さらに市内を走る市営バスでも、棋士写真でラッピングされた「高槻将棋ライナー」を運行。車内まで将棋一色で、移動の時間も将棋ムードに包まれます。

そのほか、商業施設でも将棋をテーマにしたコーナーが設けられているなど、街をあげて将棋を盛り上げている雰囲気が伝わってきます。
高槻では大きな公式戦の開催も続いています。テレビや新聞の報道で「大阪府高槻市」の名が全国へ発信される機会も増えました。対局中に棋士が選んだ昼食やおやつがSNSで話題となり、ファンが実際に店を訪れる――そんな経済効果も生まれています。
令和8(2026)年5月16日(土)・17日(日)には、高槻城公園芸術文化劇場で第84期名人戦第4局を開催予定です。
未来へ向けた取り組みも進んでいます。
市内の小学1年生には、入学記念として高槻産木材で制作した将棋駒をプレゼント。

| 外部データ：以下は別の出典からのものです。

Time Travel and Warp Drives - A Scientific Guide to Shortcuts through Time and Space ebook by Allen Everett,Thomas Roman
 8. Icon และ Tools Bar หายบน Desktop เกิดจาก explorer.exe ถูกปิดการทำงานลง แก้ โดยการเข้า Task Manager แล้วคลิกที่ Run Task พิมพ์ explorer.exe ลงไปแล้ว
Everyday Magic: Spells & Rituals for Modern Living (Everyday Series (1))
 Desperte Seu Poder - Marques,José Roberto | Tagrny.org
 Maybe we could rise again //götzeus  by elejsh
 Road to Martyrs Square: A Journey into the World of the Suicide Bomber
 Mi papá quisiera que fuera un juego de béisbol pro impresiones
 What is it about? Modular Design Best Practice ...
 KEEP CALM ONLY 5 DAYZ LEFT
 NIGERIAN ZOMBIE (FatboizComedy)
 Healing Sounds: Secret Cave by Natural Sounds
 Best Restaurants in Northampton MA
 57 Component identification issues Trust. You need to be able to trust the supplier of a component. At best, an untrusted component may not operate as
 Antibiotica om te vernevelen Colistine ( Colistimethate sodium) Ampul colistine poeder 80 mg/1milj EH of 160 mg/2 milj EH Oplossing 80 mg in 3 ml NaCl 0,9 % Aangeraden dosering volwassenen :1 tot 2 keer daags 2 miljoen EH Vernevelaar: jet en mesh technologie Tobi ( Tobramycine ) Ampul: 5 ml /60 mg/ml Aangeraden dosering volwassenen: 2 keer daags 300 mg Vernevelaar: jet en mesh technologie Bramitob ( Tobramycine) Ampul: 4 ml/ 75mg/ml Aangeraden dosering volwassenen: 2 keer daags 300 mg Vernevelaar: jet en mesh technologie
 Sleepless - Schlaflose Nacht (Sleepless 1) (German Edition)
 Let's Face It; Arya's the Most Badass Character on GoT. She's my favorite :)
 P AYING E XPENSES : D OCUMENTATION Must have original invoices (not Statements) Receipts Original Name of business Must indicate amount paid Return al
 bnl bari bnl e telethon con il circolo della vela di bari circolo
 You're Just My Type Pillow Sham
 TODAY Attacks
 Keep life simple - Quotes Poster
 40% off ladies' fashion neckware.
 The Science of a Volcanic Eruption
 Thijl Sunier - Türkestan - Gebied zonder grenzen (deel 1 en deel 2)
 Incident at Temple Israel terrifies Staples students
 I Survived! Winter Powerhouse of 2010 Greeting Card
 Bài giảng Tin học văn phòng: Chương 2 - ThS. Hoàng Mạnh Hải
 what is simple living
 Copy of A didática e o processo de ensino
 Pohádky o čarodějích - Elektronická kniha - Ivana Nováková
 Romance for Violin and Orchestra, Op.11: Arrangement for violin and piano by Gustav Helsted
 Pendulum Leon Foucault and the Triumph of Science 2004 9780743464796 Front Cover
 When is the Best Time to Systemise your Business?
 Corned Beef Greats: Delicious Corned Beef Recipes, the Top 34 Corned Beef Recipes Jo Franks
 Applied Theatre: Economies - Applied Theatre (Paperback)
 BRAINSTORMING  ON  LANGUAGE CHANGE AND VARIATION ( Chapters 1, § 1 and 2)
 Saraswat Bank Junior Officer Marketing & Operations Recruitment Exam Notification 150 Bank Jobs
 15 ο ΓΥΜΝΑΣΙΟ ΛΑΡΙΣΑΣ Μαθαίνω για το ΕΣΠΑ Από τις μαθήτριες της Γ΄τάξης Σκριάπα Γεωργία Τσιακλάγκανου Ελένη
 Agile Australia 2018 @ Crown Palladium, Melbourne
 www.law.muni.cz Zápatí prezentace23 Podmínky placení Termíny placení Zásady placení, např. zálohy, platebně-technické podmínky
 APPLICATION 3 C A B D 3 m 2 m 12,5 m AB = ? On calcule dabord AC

この駒には、風倒木や間伐材が活用されており、子どもたちへの「木育」活動につながっています。さらに、棋士による出前授業や学校への派遣も行われ、子どもたちが将棋に触れる機会が生まれています。

事業者に向けては、地元事業者が将棋にちなんだ新商品を開発する際の支援制度や、将棋会館周辺での飲食店等の創業資金の補助も実施。将棋を通して、歴史、教育、にぎわいがゆるやかにつながっているのです。
「将棋のまち高槻」へは、阪急高槻市駅からのアクセスが便利です。改札を出てエスカレーターで1階へ降りると、正面の6番出口案内に「関西将棋会館」の表示があります。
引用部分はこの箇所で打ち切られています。